Saturday, January 8, 2011

Long-haul trucking from Mexico offers job growth in the U.S.

President Obama, who promised voters he would bring change, continues to work hard to transform America.

His newest plan is to allow Mexican truck drivers to provide long-haul services in the United States.

Ozarks truckers are not happy about it. Here's an excerpt from the KY3.com report:

The Obama Administration is raising the ire of trucker drivers across the country, by proposing opening U.S. roads to Mexican trucking companies. The proposal would allow long-haul Mexican trucks to move cargo into the United States. It's something for which Mexico has been pushing but local American truckers strongly oppose.
Right now, Mexican trucks travel a very limited distance across the border.
"I see them all the time when you go down to Laredo and get close to the border. They come over. They pick up our loads. They bring them back across," said truck driver Dustin Walensky of Aurora.
A new proposal by the U.S.Department of Transportation would allow long-haul trucking by Mexican companies.

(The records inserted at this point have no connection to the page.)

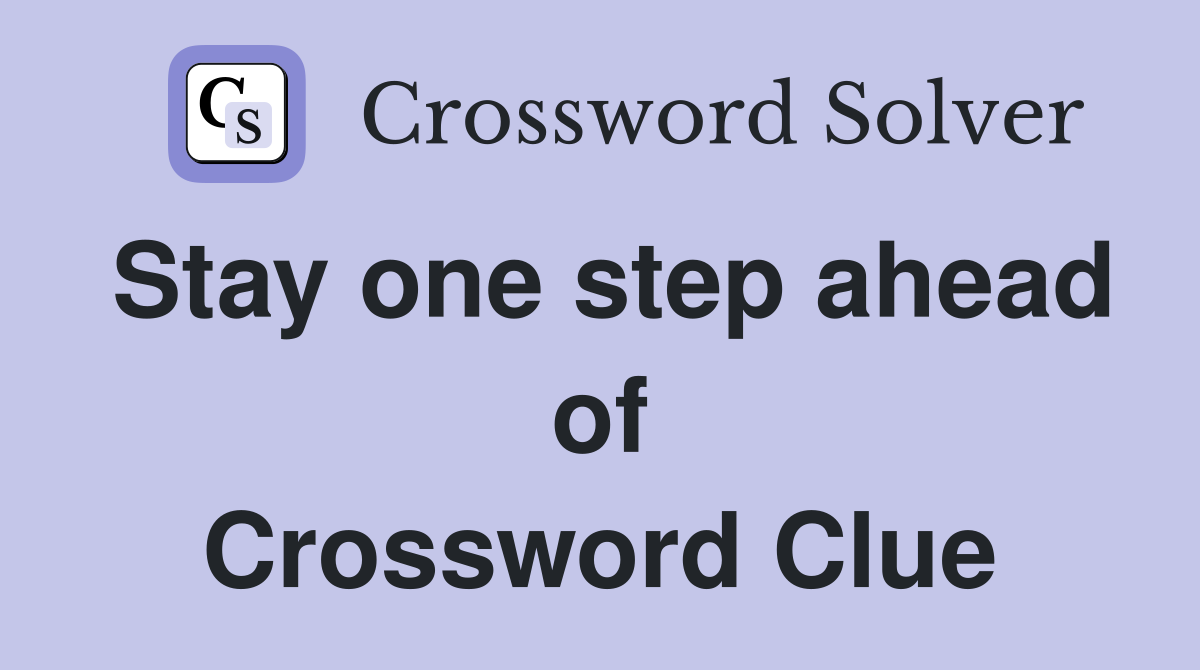 Stay one step ahead of Crossword Clue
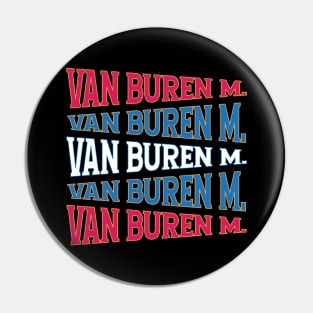 NATIONAL TEXT ART MARTIN VAN BUREN Pin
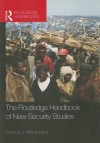 The Routledge Handbook of New Security Studies - J. Peter Burgess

Another issue is safety. The proposal calls for safety audits, emissions standards and driver background checks, but those in the U.S. trucking industry say the trucks that they've seen could not be safe.

"Their trucks are barely held together. They're older; a lot of the old cab-overs they take over and they fix up, but they're not fixed up; they're dangerous," said Walensky.

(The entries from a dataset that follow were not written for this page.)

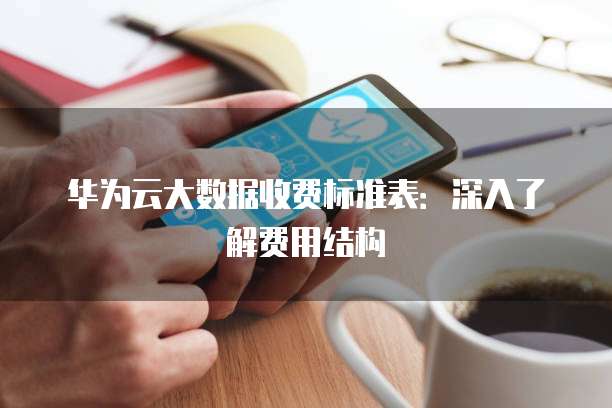 华为云大数据收费标准表:深入了解费用结构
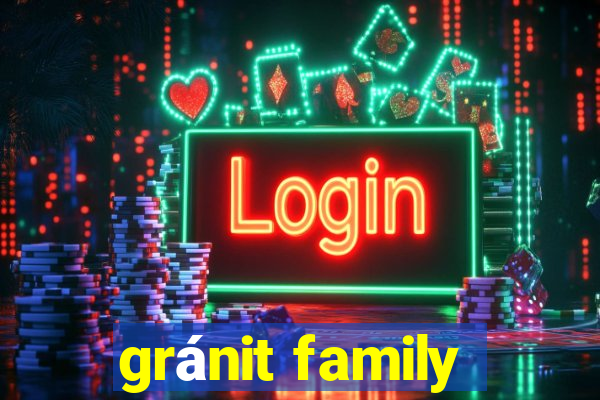 gránit family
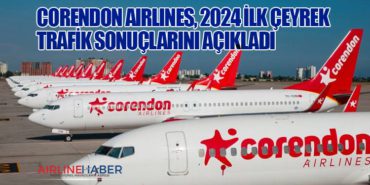 Corendon Airlines, 2024 İlk Çeyrek Trafik Sonuçlarını Açıkladı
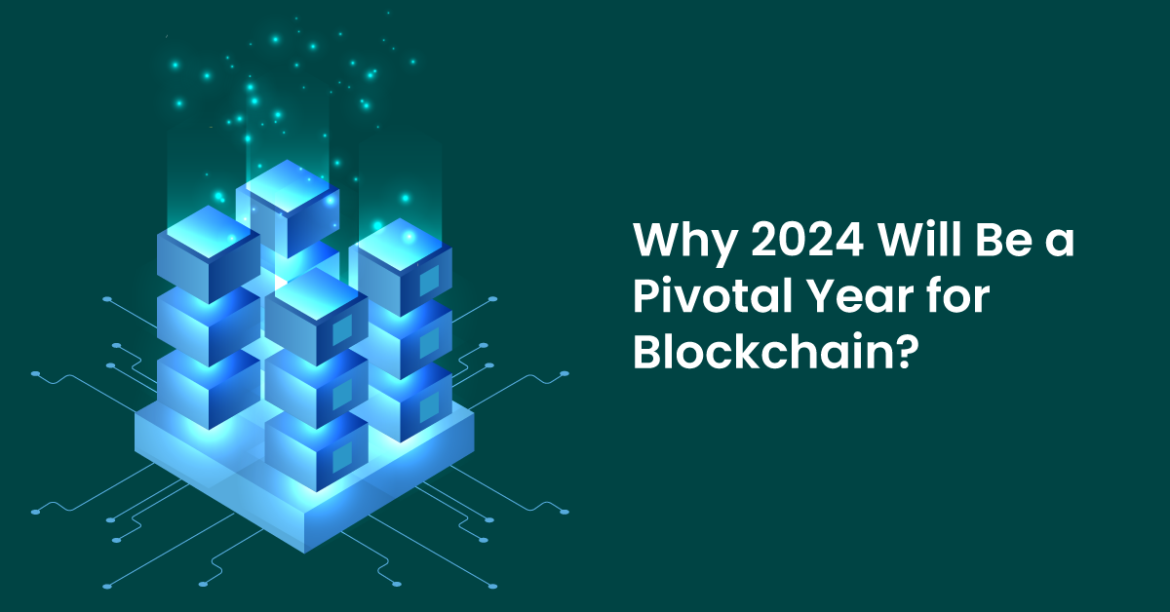 Blockchain-Technology-Development-in-Yr-2024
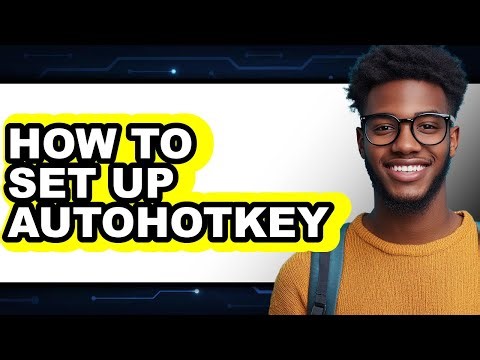 How to Set Up AutoHotkey (Full Guide)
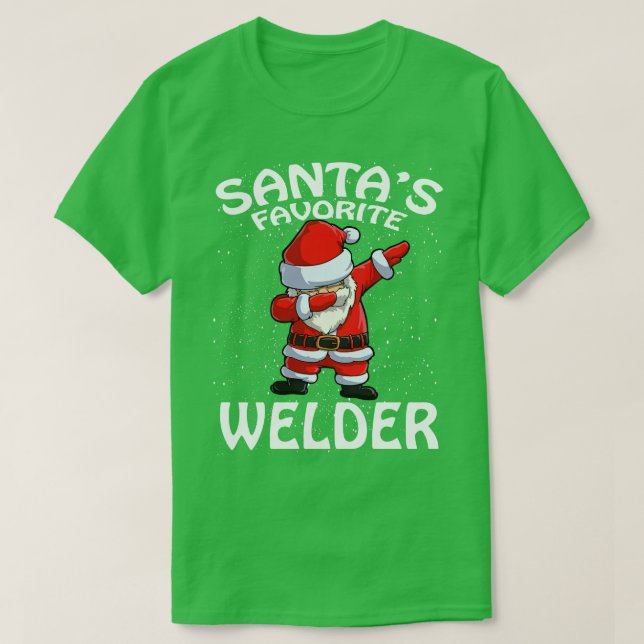 T-shirt Santas Favorite Welder Noël (Design devant)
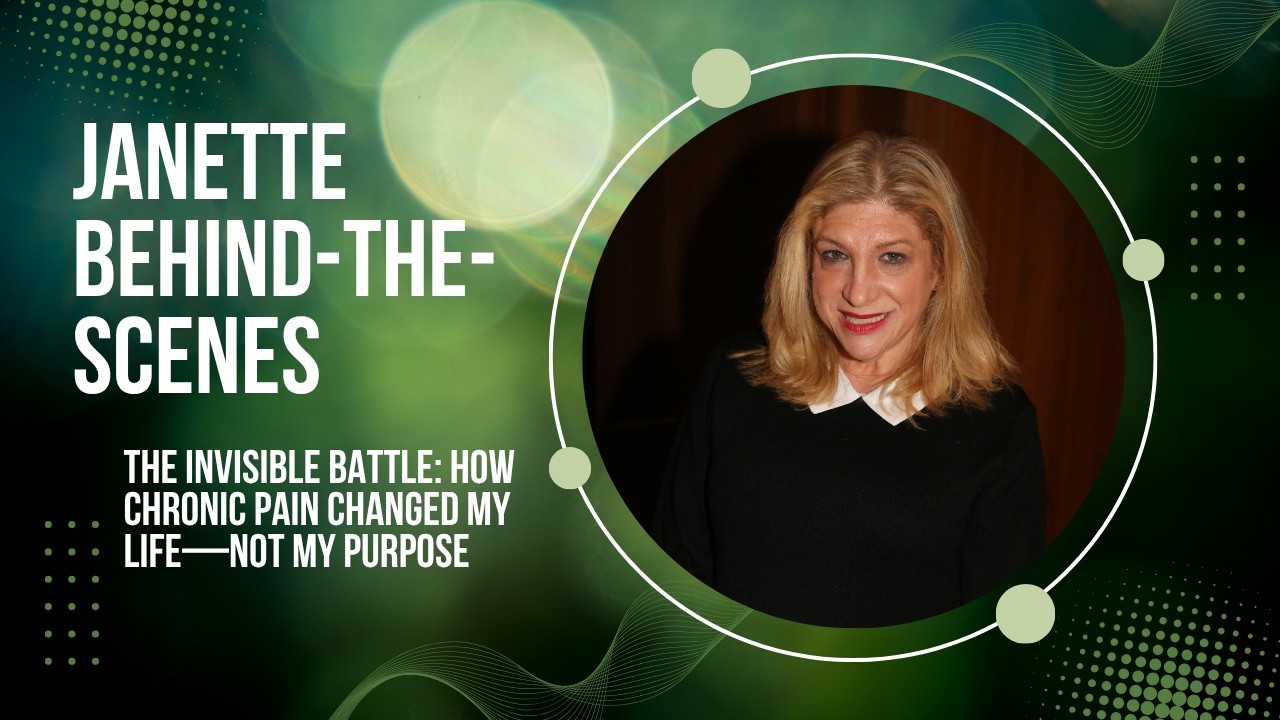 Janette Behind-the-Scenes -The Invisible Battle: How Chronic Pain Changed My Life—Not My Purpose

The proposal comes after legislation signed in 2009 ended a pilot program begun in 2007 that allowed a limited number of Mexican companies to haul freight beyond a 25-mile zone. Mexico has protested the lack of access as a violation of the North American Free Trade Agreement.
The U.S. Chamber of Commerce applauds the proposal.

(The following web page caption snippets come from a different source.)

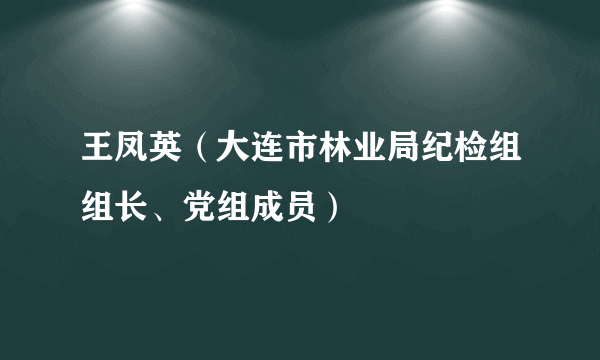 王凤英（大连市林业局纪检组组长、党组成员）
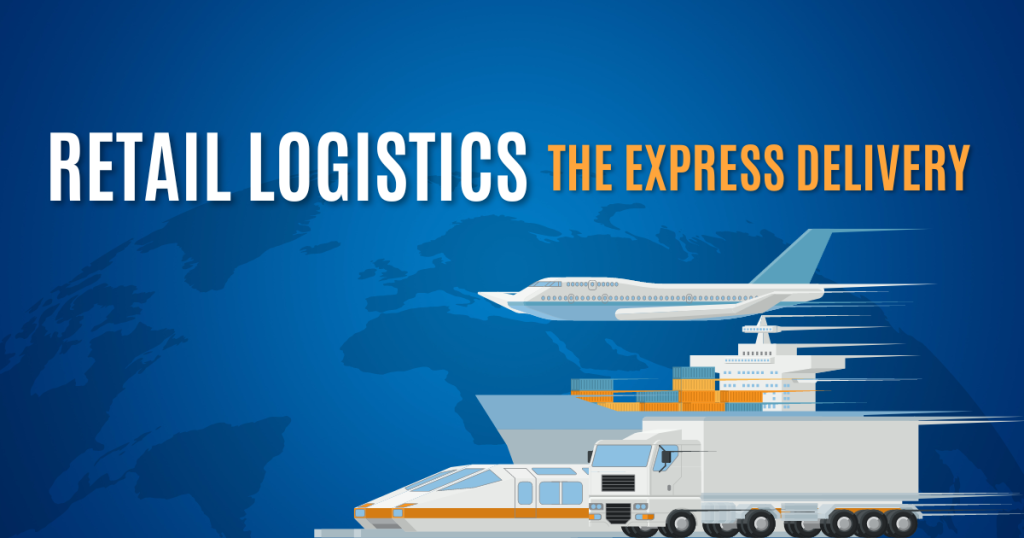 Retail Logistics – The Express Delivery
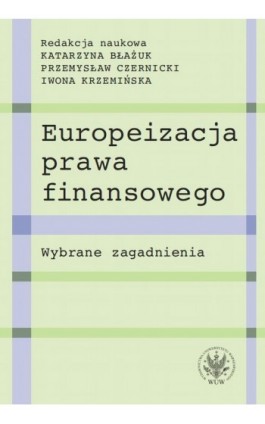 Europeizacja prawa finansowego - Ebook - 978-83-235-1415-2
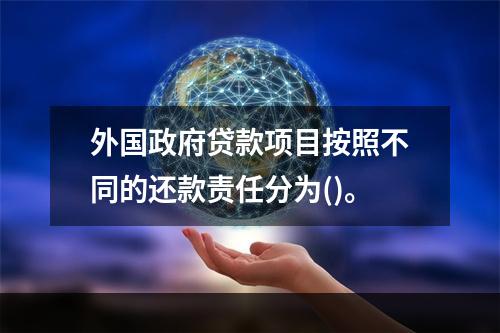 外国政府贷款项目按照不同的还款责任分为()。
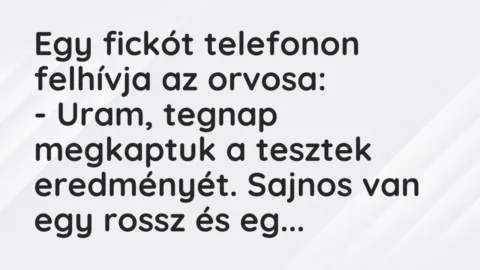 Vicc: Egy fickót telefonon felhívja az orvosa:
– Uram, tegnap megkaptuk… Vicc: Egy fickót telefonon felhívja az orvosa:
– Uram, tegnap megkaptuk…
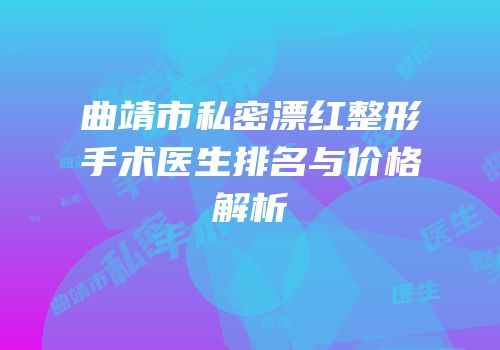 曲靖市私密漂红整形手术医生排名与价格解析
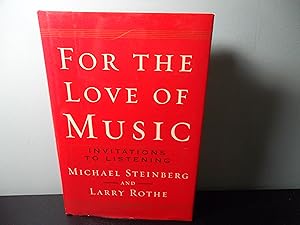 Immagine del venditore per For the Love of Music: Invitations to Listening venduto da Eastburn Books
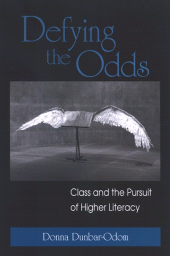 E-book, Defying the Odds : Class and the Pursuit of Higher Literacy, SUNY Press - State University of New York Press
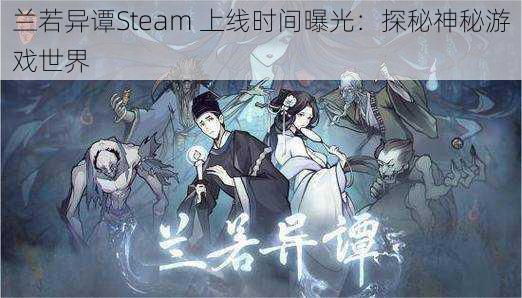 兰若异谭Steam 上线时间曝光：探秘神秘游戏世界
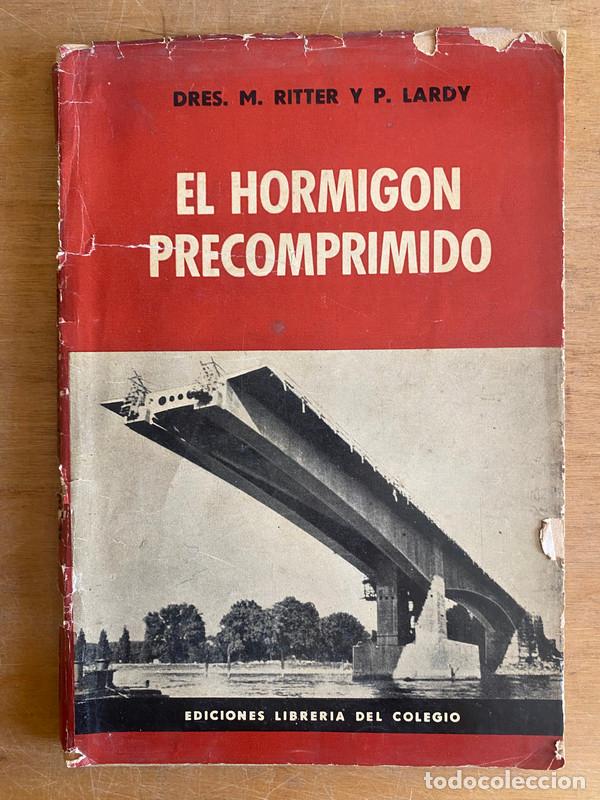 Libros: El hormigon precomprimido - Ritter, Dres M; Lardy, P - Foto 1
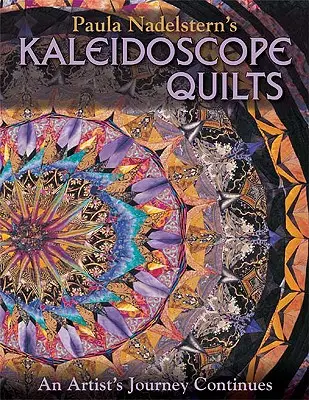 Paula Nadelstern Kaleidoszkóp Quilts: Egy művész utazása folytatódik - Paula Nadelstern's Kaleidoscope Quilts: An Artist's Journey Continues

I see three economic sectors profiting greatly from this move by President Obama.

One is the Drug Trade Sector. We've already got a lot of Mexican drug trade up and down Interstate 44 through Rolla, and putting Mexican trucks on the highway is bound to increase the volume of dope moving through Missouri. That will mean more employment for drug dealers, and it could trickle through the Mexican economy as they order more trucks to put on U.S. highways.

Another is the Law Enforcement Sector. If we're going to allow more Mexican trucks on the road and they're going to carry drugs, we're going to need to increase our law enforcement on the highways to try and stop this drug trade. We'll need more police, more bailiffs, more jailers, to take care of the spurt in crime.

Finally, and this, too, is related, is the Shyster Lawyer Sector. Those Mexican drug couriers will need to be represented in U.S. courts. Moreover, there is an opportunity here for more lawsuits due to so-called "racial profiling." Anytime someone in the Law Enforcement Sector stops someone in the Drug Trade Sector, someone in the Shyster Lawyer Sector needs to be there to hand out business cards and promise to sue the local government, state government and federal government for gazillions of dollars.

I see lots of business opportunity here; no wonder the U.S. Chamber is supporting it.